Estimate the Value of a Parameter Using Confidence Intervals
In this chapter we discuss and estimate the value of a parameter using confidence intervals.
point estimate
the value of a statistic that estimates the value of a parameter
confidence interval
an interval of numbers for an unknown parameter
level of confidence
Represents the expected proportion of intervals that will contain the parameter if a large number of different samples is obtained. Denoted (1 – ∝) * 100%
margin of error
a measure of how accurate the point estimate is and depends on three factors:
1. level of confidence
2. sample size
3. standard deviation of the population
critical value
the value of the statistic associated with the alpha level. the value that must be exceeded to reach significance.
interpretation of a confidence interval
a (1 – ∝)100% confidence interval indicates that (1 – ∝)100% of all simple random samples of size n from the population whose parameter is unknown will contain the parameter
constructing a confidence interval for µ, σ unknown
Lower bound: x̄ – (z * σ/√n)
Upper bound: x̄ + (z * σ/√n)
robust procedures
minor departures from normality will not seriously affect the results
constructing a Z-interval
construction of the confidence interval with σ known, using z-scores
margin of error
E = z * (σ/√n)
determining the sample size n
the sample size required to estimate the population mean, µ, with a level of confidence (1 – ∝) * 100% with a specified margin of error, E, is given by
n = [(z*σ)/E]²
where n is rounded up to the nearest whole number
Student’s t-distribution
If the population from which a simple random sample of size n is drawn from a population follows a normal distribution, the distribution of
t = {[(x̄ – µ)] / s} / √n
follows Student’s t-distribution with n – 1 degrees of freedom, where x̄ is the sample mean and s is the sample standard deviation
t-statistic
represents the number of sample standard errors x̄ is from the population mean, µ. depends on the sample size, n
properties of the t-distribution
1. The t-distribution is different for different degrees of freedom
2. The t-distribution is centered at 0 and is symmetric about 0
3. The area under the curve is 1. The are under the curve to the right of 0 equals the area under the curve to the left of 0, which equal .5.
4. As t increases without bound, the graph approaches, but never equals zero. As t decreases without bound, the graph approaches, but never equals, zero.

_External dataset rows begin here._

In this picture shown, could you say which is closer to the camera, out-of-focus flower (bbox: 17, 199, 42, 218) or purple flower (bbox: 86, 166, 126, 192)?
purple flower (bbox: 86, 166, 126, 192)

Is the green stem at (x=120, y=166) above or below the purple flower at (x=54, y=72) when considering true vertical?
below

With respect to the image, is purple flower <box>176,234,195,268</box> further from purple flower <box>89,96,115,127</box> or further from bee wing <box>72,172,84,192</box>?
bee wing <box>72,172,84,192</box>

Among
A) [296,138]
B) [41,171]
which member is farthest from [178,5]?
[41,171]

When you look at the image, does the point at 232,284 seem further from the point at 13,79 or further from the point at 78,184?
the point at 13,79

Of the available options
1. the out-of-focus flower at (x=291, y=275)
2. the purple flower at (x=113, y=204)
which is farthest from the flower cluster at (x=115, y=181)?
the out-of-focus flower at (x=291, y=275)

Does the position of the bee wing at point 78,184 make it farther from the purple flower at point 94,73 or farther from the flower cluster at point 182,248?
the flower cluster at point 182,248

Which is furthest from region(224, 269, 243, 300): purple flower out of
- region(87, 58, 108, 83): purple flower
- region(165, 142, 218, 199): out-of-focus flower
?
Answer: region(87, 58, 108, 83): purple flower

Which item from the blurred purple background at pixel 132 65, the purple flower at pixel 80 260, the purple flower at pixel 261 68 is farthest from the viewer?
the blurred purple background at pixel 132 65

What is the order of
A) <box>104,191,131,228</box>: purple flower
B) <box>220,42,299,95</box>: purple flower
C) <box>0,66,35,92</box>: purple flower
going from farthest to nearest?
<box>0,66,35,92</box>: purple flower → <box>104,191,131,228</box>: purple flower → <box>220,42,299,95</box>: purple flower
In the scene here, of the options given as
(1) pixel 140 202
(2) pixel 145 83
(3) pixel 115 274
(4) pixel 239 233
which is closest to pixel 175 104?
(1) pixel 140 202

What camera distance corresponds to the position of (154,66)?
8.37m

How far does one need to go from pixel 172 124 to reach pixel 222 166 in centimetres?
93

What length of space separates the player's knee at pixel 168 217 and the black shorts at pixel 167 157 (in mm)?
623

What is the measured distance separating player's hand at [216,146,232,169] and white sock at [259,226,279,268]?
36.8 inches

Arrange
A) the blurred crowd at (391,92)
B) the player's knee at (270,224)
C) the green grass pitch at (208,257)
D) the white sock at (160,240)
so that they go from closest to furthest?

5. The area in the tails of the t-distribution is a little greater than the area in the tails of the standard normal distribution, because we are using s as an estimate of σ, thereby introducing further variability into the t-statistic
6. As the sample size n increases, the density cure of t gets closer to the standard normal density curve. This result occurs because, as the sample size increases, the values of s get closer to the value of σ, by the Law of Large Numbers.
z-sub-∝
the z-score whose area under the normal curve to the right of z-sub-alpha is ∝
t-sub-∝
the t-value whose area under the t-distribution to the right of to the right of t-sub-alpha is ∝
constructing a confidence interval for µ, σ unknown, for a population mean
Lower bound: x̄ – (t * s/√n)
Upper bound: x̄ + (t * s/√n)
t-interval
confidence interval using a t-distribution
nonparametric procedures
procedures that do not require normality, and the methods are resistant to outliers
sampling distribution of p̂
mean: µ-sub-p̂ = p
standard deviation: σ-sub-p̂ = √[(p * (1-p))/n]
provided that np*(1 – p) ≥10
constructing a confidence interval for a population proportion
lower bound: p̂ – z √(p̂ (1-p))/n)
upper bound: p̂ + z √(p̂ (1-p))/n)
sample size needed for estimating the population proportion p
The sample size required to obtain a confidence interval for p with a margin of error E is given by
n = p̂(1 – p̂)(z/E)², rounded up to the next integer, where p̂ is a prior estimate of p.
If a prior estimate of p is unavailable, the sample size required is:
n = 0.25 (z/E)², roundd up to the next integer.